Cooperative Fish and Wildlife Research Units Program: Iowa
Education, Research and Technical Assistance for Managing Our Natural Resources

Mace, R., K.Aune, W. Kasworm, R. Klaver, and J. Claar. 1987. Incidence of Human Conflicts by Research Grizzly Bears. Wildlife Society Bulletin 15:170-173


The capture, immobilization, and marking of wild grizzly bears (Ursus arctos) for research has occurred in western Montana since 1975. Field studies by state, federal, and university personnel have recently come under public criticism regarding the handling of this species.
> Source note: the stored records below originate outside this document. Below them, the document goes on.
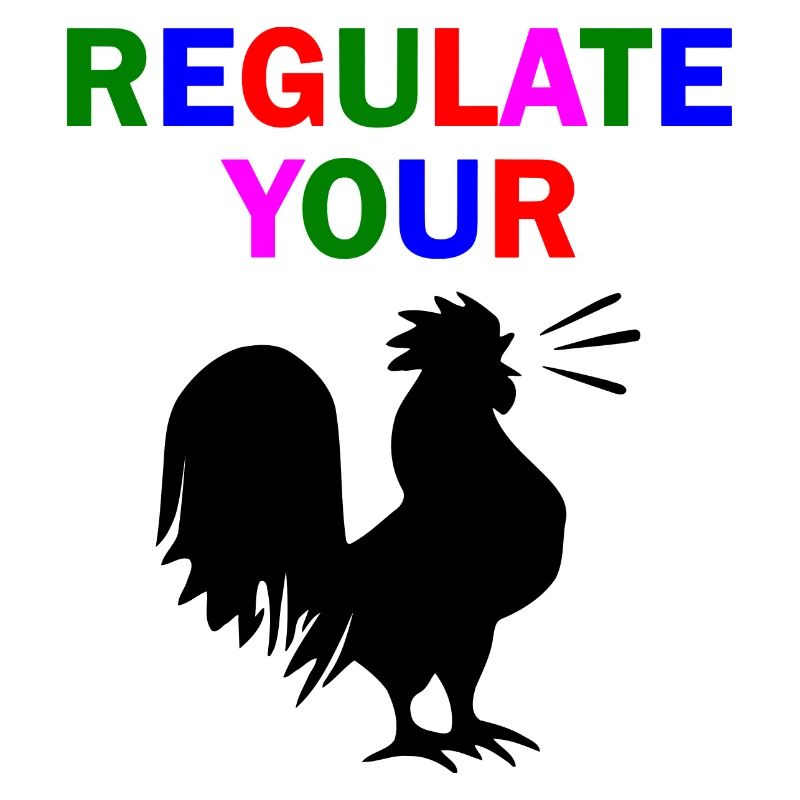 regulate your chicken
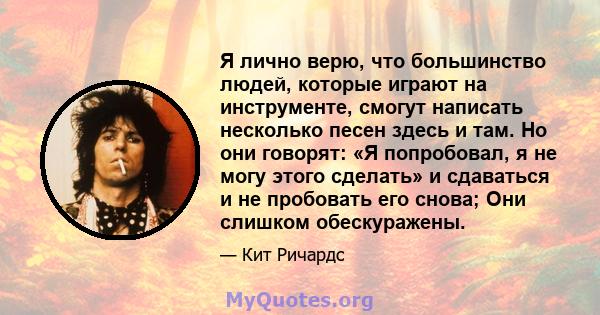 Я лично верю, что большинство людей, которые играют на инструменте, смогут написать несколько песен здесь и там. Но они говорят: «Я попробовал, я не могу этого сделать» и сдаваться и не пробовать его снова; Они слишком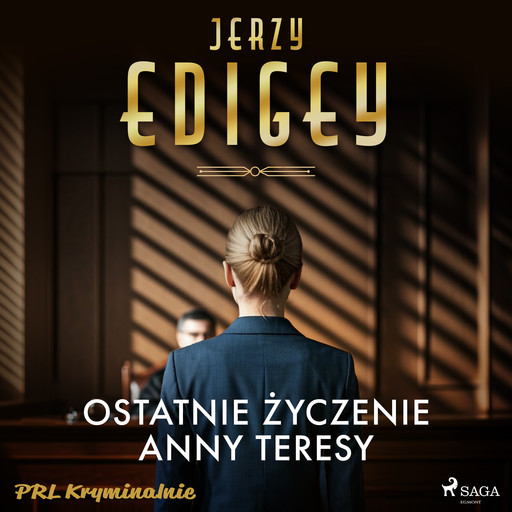 Ostatnie życzenie Anny Teresy, Jerzy Edigey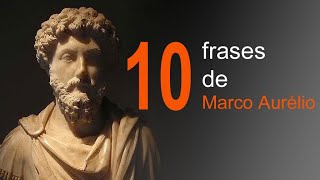 10 frases de Marco Aurélio [upl. by Ahsele130]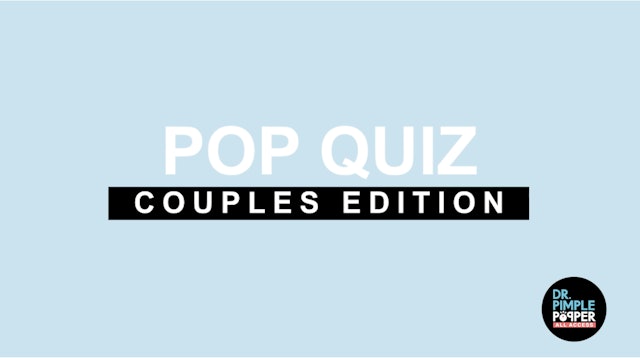 EXCLUSIVE- Couples Q&A: Meet Mr. Dr. Pimple Popper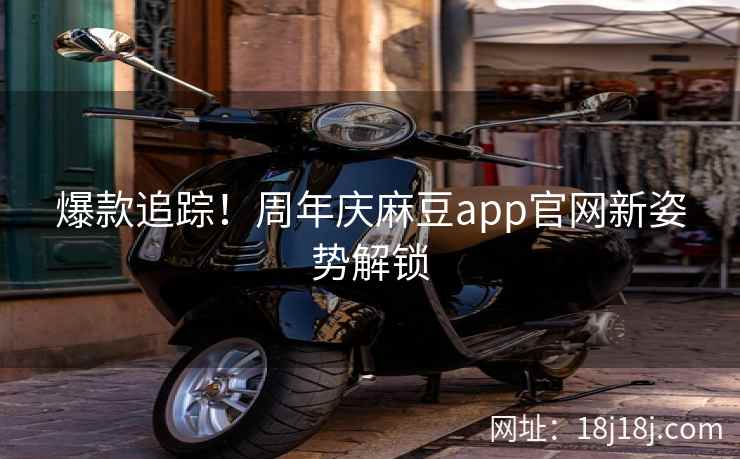 爆款追踪！周年庆麻豆app官网新姿势解锁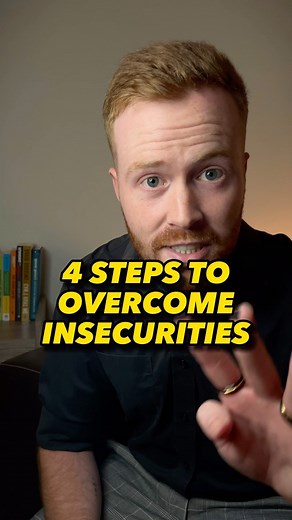 16K views · 238 reactions | 4 Steps To Overcome Insecurities 易﫶...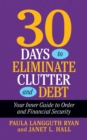 30 Days to Eliminate Clutter and Debt : Your Inner Guide to Order and Financial Security - eBook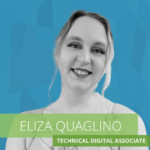 Search Influence's newest Technical Digital Associate - Eliza Quaglino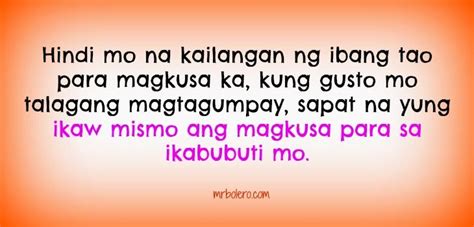 Tagalog Inspirational Quotes | Tagalog quotes, Tagalog love quotes, Short inspirational quotes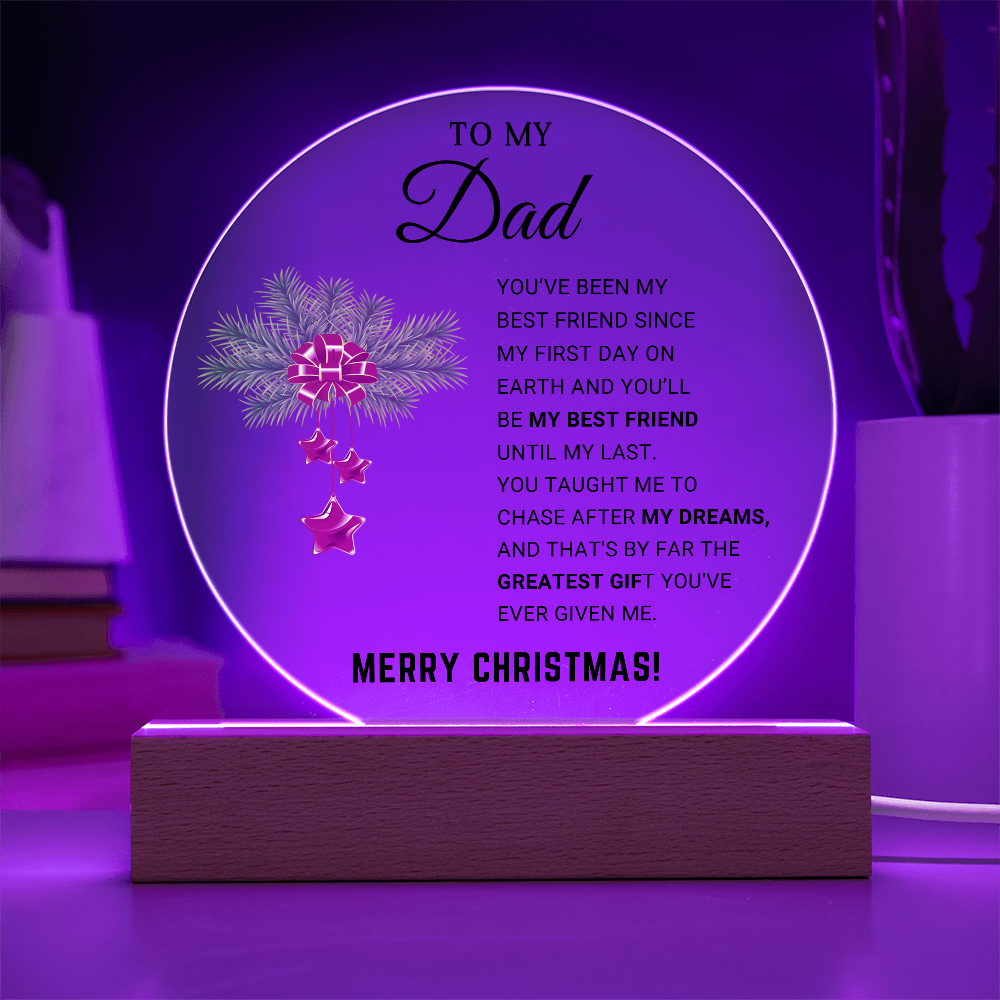 To My Dad - Best Gift for Christmas - Acrylic Circle Plaque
Considerable media attention and speculation have been generated concerning the long- term effects of this research on the behavior of grizzly bears (McRae 1986). Media comments and public perception suggest that bears handled by researchers behave differently from, and are more prone to conflict with man, than bears not handled. Unfortunately, there is no way to test this hypothesis. To do so would require knowledge of the behavior, activity patterns, and history of human-bear encounters of nonhandled grizzly bears. It was possible, however, to draw inferences on this question by investigating the activities of "research bears" subsequent to capture. The objectives of this analysis were to determine the percentage of research bears that conflicted with man, document the types of offenses committed, and compare these data to known problem grizzly bears.